#### Task to complete:
Show each line of the material below that contains the word "this".

#### Dataset extract:
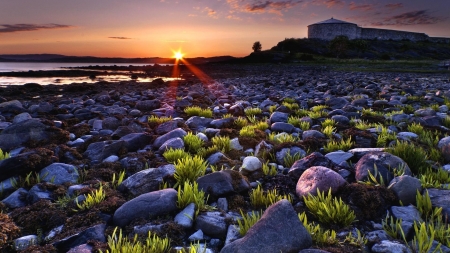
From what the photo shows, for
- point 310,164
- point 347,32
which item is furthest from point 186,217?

--

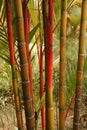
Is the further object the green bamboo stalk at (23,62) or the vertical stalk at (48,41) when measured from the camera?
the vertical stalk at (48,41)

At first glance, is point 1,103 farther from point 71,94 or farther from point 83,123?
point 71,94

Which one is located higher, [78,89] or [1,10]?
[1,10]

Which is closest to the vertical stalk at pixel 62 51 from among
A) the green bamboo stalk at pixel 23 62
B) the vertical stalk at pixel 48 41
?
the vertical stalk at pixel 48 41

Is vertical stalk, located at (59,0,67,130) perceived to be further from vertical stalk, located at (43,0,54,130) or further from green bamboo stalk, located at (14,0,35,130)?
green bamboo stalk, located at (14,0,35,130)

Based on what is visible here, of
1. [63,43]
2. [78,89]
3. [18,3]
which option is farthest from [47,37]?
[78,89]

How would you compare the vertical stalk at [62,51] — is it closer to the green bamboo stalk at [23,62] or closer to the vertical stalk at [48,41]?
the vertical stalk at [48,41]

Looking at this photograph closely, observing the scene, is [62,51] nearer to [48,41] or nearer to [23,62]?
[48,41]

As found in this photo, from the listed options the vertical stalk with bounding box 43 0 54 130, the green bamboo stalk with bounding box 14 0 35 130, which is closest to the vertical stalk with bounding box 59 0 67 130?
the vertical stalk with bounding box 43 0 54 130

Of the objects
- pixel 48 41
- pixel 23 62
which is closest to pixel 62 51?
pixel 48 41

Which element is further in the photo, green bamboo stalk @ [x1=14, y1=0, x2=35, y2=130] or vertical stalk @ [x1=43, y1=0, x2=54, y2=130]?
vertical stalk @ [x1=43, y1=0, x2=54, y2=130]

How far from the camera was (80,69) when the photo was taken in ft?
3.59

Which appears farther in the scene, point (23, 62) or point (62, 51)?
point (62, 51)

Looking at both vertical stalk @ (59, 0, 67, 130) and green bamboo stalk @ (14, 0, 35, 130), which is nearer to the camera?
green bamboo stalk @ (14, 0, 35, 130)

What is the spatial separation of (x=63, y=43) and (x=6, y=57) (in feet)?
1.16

#### The output:
Looking at this photograph closely, observing the scene, is [62,51] nearer to [48,41] or nearer to [23,62]?
As found in this photo, from the listed options the vertical stalk with bounding box 43 0 54 130, the green bamboo stalk with bounding box 14 0 35 130, which is closest to the vertical stalk with bounding box 59 0 67 130?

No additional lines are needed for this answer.